Design: Compensators
“Carry-comps” are experiencing a resurgence in popularity. They help keep muzzles down by expelling jets of burning gases upward. If such a muzzle is too close to the face in a retention position, that hot stuff goes straight up toward the eyes, and most eye protection doesn’t shield against “bottom up.” Rotating the pistol outboard 90 degrees helps solve the problem. CAUTION: This can direct that gas toward a shooter at your side on a practice firing line. Douglas’ admonition to angle the muzzle down also helps to ameliorate this problem.
Training
Mimicking something we saw on YouTube isn’t enough. Follow Craig Douglas’ example. In his classes, the students will fire some 80 rounds from this position, but under close personal supervision from Craig and his staff. In retention shooting, you can’t see where your gun is pointed. A coach watching you is important.
Just live fire from a static position only programs us to deal with one part of the combatives problem, which is a dynamic physical fight with guns in play. Craig teaches that element with unshootable dummy guns in actual hand-to-hand practice with a live opponent, both of you wearing appropriate protective gear.

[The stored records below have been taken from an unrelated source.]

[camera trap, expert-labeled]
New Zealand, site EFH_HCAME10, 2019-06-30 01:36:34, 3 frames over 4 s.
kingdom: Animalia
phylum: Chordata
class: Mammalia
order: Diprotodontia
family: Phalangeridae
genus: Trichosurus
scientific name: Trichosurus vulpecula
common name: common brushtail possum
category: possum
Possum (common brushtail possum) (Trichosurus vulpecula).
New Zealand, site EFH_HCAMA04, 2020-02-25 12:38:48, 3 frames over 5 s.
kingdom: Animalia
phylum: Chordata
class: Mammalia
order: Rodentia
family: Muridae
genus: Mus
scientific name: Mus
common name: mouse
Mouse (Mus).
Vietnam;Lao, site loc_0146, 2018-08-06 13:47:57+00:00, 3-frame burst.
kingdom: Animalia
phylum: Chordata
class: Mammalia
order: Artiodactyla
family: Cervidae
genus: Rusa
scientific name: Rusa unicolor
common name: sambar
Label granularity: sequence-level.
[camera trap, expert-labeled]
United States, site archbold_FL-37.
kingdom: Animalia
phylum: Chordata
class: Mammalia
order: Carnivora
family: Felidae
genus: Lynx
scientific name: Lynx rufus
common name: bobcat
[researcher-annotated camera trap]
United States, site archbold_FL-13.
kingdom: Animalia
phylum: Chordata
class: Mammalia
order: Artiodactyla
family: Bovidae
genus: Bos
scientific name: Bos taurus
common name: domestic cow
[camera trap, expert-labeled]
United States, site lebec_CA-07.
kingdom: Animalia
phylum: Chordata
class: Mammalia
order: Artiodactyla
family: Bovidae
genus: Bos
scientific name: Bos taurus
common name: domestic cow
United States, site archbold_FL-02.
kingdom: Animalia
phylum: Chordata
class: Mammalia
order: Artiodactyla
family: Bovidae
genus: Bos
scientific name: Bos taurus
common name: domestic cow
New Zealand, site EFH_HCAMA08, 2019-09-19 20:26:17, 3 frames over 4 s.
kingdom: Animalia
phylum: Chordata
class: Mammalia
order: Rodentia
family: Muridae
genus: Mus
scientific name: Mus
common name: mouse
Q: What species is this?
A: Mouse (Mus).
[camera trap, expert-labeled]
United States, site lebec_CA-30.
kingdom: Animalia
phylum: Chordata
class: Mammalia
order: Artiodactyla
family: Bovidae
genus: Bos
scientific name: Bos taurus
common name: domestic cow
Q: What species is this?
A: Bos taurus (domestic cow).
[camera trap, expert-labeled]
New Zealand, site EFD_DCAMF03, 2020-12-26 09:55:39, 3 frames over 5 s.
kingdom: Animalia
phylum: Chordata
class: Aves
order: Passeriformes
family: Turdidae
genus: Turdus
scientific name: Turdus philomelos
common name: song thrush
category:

Only then does it really come home to the student that when it’s done for real, the defender and attacker will both be moving unpredictably, with little to no ability to see who might be behind the homicidal criminal they have to shoot. This is another advantage to Douglas’ admonition to bring the muzzle down. If the bullet directed into the pelvis over-penetrates or misses, it is likely to strike the ground or floor a short distance behind the assailant and greatly reduce the danger to unseen innocent bystanders.
In Perspective
Abraham Maslow warned us that if our only tool were a hammer, every problem would look like a nail. This is true in a lot of firearms training. Let’s not forget that the object of it all is not “How do I shoot the Bad Guy.” The problem is “How do I keep the Bad Guy from killing me or any other innocent person?” Shooting him is merely one of our options for achieving that greater goal.
Why are we firing from retention in the first place? Obviously, because he is close enough he can grab our weapon. That means, by definition, that you are close enough to grab his weapon.
When you and the Bad Guy are within arm’s reach of each other, I don’t know any currently living Good Guys or Gals who can react, clear their cover garment, draw from concealment, and shoot the Bad Guy in a guaranteed one-half of one second. I do know that in our advanced classes, we show that when they are facing each other squarely, almost every student can get their hand on the opponent’s gun or gun hand in about half a second or less. The trick is you have to know how to proceed from there into deflecting the muzzle (or the point of the knife) and flowing into a disarm. Disarming requires technique and practice — practice that’s less fun than shooting — but it’s sometimes the best answer. That’s why Craig Douglas teaches disarming as part of the repertoire of life-saving skills he shares with his students.
Shooting from retention is a piece of the puzzle, and the puzzle is a very complicated one with many parts. The simple fact is shooting from retention is a life-saving skill that is potentially dangerous to the user if done wrong and, therefore, must be learned and practiced correctly with all the subtle safety details in place.